We went into coalition with the Conservatives for the good of the country. The nasty party are a lot nastier now that they do not have us to moderate their extreme policies.

What lies was he referring to?

We stand above all for equality of race, class and sex, and freedom of speech and human rights throughout the world.

These are principles that we are proud of and we will continue to campaign for, for the good of the country and the world.

Mike Turner

Liberal Democrat member

Is bio-diesel the answer?

In the media, it is reported an estimated 6,000 people a year are dying in this country directly or indirectly from air pollution.

The recent scandals which have over taken diesel cars have left us with a big headache, quite literally from the vehicle fumes we are breathing. Former Transport Minister John Prescott imposed the same levels of duty on bio-diesel we have on ordinary diesel fuel.

Lord Prescott killed off the embryonic bio-diesel industry just as it started. We have to solve the diesel fumes emission problems caused by certain individuals in motor companies allegedly fixing their vehicle tests. We could again sell bio-diesel in large quantities in our cities.

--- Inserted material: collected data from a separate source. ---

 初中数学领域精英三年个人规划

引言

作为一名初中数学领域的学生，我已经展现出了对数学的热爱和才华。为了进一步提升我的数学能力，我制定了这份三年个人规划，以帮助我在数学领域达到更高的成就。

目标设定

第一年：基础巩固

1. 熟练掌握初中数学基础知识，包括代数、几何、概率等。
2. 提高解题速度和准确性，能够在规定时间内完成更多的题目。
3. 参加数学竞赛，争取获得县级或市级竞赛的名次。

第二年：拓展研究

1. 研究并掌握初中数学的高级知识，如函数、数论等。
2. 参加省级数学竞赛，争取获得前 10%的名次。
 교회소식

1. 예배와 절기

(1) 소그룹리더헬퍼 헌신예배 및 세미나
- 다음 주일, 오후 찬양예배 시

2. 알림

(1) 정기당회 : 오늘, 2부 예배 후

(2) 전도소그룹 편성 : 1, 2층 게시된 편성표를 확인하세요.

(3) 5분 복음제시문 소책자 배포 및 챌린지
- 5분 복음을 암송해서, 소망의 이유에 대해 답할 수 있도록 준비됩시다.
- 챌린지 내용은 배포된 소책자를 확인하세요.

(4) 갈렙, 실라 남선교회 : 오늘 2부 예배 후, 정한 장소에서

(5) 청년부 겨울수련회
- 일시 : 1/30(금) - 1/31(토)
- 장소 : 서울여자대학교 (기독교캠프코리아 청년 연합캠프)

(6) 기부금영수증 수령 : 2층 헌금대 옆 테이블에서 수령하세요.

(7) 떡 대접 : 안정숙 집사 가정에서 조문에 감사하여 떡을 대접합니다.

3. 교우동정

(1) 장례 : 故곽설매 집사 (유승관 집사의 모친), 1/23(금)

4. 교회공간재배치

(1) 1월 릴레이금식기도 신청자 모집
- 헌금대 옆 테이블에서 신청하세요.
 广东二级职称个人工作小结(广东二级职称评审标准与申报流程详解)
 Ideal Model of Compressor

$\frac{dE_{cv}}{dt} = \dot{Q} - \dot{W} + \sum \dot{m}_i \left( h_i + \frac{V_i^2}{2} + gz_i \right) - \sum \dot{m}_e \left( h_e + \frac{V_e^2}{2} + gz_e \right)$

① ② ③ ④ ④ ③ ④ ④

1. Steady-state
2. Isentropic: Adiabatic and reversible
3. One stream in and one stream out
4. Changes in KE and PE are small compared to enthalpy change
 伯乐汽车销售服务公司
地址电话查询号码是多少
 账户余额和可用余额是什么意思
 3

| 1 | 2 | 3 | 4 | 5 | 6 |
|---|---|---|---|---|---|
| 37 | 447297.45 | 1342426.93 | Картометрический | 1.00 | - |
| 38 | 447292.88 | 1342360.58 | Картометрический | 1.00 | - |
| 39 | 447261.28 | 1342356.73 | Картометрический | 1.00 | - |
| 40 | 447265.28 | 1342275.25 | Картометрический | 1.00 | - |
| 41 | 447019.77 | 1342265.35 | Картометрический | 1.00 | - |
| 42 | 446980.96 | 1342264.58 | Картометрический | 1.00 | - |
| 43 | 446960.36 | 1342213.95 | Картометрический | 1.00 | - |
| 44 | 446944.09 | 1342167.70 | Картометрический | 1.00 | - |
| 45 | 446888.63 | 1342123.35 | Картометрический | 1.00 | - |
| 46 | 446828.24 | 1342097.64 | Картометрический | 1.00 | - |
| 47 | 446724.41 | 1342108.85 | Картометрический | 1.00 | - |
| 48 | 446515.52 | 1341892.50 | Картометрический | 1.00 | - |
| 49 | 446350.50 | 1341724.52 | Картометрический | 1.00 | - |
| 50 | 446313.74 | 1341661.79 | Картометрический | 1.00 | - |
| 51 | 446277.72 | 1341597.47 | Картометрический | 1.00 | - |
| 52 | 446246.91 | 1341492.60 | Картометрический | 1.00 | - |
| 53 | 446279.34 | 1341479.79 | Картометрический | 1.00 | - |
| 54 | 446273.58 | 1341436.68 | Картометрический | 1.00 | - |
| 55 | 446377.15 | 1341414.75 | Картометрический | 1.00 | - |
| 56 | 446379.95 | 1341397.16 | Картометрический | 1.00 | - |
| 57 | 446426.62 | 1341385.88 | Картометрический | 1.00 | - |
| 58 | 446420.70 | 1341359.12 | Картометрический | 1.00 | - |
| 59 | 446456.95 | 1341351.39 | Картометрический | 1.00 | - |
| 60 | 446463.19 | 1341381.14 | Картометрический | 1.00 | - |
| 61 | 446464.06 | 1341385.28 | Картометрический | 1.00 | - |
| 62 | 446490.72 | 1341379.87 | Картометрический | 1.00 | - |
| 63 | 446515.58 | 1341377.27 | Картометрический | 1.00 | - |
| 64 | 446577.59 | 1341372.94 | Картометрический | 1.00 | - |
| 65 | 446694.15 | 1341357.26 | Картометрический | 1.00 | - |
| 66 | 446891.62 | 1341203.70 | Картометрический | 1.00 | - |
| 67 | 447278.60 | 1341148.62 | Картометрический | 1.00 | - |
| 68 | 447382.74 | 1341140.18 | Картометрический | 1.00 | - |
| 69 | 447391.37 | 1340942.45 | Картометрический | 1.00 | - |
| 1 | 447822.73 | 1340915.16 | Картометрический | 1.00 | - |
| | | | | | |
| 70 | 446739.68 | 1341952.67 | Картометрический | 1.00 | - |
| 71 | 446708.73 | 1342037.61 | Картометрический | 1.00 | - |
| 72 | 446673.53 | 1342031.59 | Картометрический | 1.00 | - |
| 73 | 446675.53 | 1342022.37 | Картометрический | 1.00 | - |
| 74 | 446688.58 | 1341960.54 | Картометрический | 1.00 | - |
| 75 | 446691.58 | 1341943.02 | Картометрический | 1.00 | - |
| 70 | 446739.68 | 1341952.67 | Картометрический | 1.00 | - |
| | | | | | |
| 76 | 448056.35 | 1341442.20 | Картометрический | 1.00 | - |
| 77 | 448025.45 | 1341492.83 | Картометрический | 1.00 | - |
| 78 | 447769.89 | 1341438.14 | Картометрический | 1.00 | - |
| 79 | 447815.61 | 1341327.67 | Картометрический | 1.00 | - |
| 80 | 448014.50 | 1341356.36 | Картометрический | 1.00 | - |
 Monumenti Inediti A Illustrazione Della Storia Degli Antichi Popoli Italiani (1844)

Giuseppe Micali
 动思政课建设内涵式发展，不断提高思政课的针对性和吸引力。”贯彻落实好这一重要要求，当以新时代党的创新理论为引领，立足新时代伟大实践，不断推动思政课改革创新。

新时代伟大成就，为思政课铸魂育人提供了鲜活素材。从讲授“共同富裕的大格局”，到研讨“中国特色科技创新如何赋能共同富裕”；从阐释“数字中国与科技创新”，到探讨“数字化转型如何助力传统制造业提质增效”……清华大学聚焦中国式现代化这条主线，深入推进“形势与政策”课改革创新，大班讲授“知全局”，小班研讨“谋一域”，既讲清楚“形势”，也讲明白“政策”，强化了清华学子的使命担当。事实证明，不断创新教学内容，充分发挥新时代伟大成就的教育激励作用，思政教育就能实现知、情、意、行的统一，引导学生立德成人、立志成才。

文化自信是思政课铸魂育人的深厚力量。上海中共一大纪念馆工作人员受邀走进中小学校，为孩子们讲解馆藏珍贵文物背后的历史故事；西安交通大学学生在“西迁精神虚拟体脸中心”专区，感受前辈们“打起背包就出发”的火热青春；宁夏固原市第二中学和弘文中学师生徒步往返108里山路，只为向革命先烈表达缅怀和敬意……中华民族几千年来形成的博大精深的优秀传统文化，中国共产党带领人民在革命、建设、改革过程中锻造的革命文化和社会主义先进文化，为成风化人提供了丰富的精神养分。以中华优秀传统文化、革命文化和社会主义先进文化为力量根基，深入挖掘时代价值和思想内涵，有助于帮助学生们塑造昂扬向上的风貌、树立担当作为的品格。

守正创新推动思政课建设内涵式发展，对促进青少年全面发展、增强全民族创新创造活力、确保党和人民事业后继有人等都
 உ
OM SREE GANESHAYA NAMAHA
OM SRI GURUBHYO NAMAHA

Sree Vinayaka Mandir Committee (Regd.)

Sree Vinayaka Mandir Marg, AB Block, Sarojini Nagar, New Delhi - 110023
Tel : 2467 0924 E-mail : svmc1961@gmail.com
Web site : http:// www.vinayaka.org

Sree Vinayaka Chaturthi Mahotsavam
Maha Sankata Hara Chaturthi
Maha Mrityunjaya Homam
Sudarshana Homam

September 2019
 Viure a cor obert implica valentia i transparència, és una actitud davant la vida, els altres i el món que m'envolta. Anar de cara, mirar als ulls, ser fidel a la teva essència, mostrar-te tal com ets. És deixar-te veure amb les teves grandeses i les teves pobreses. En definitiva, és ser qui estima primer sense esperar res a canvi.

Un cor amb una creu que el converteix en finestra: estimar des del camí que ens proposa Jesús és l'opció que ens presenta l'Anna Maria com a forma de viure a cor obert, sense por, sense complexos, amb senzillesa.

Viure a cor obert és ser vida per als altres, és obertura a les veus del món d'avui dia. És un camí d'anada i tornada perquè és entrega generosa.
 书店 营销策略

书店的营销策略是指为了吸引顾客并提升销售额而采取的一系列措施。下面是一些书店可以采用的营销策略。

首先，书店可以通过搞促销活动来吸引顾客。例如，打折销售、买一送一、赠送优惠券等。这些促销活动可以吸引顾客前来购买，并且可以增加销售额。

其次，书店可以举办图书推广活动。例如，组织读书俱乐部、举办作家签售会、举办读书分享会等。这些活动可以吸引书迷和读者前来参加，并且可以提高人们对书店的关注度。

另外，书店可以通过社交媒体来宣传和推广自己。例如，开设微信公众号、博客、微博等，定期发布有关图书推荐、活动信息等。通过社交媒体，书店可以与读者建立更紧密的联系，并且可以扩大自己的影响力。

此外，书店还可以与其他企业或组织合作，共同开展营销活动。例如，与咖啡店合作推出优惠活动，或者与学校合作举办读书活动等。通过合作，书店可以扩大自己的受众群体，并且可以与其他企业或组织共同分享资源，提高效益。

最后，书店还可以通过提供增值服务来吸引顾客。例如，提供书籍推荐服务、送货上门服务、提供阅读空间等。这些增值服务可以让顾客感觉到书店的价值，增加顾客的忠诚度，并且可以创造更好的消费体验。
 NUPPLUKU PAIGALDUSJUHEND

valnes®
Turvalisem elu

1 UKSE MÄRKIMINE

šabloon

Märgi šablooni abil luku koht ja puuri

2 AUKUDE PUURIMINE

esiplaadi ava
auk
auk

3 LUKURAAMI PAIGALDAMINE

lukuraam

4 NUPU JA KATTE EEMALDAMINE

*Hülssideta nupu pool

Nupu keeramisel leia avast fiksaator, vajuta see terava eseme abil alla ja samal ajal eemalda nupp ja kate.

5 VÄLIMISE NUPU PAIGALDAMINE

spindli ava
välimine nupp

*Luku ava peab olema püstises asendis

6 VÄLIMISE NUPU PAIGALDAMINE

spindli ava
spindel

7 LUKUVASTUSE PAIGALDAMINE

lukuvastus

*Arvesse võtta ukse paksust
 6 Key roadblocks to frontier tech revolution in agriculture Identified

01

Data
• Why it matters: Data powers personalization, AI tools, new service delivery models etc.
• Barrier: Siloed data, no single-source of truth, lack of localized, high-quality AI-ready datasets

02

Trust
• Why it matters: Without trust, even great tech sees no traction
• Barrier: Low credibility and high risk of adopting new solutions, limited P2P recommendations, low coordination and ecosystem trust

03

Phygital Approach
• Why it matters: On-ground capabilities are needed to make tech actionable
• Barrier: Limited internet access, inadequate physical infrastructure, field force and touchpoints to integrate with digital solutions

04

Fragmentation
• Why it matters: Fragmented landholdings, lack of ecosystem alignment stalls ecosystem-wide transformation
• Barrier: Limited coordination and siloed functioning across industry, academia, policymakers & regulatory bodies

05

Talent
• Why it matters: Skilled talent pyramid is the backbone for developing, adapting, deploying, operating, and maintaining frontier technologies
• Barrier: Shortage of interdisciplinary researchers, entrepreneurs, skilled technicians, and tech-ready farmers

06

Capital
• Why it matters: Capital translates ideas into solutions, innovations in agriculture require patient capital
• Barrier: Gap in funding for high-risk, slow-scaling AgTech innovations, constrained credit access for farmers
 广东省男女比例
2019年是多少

Couldn’t this be achieved immediately by George Osborne removing the duty Prescott imposed on bio-diesel? Then at least we can breathe again.

Nigel F Boddy

Address supplied

Kind values

I am not nor ever have been a member of the Labour (or any other) party. But I do agree with Mr Corbyn that we need a kinder and more grown up politics and economics which enshrine and enact those values which I believe are shared by most British citizens, regardless of how they vote: good manners, honesty, hard work, hospitality, tolerance and fairness. The strong and simple values that most of us grew up with, and which are not enshrined in our current politics.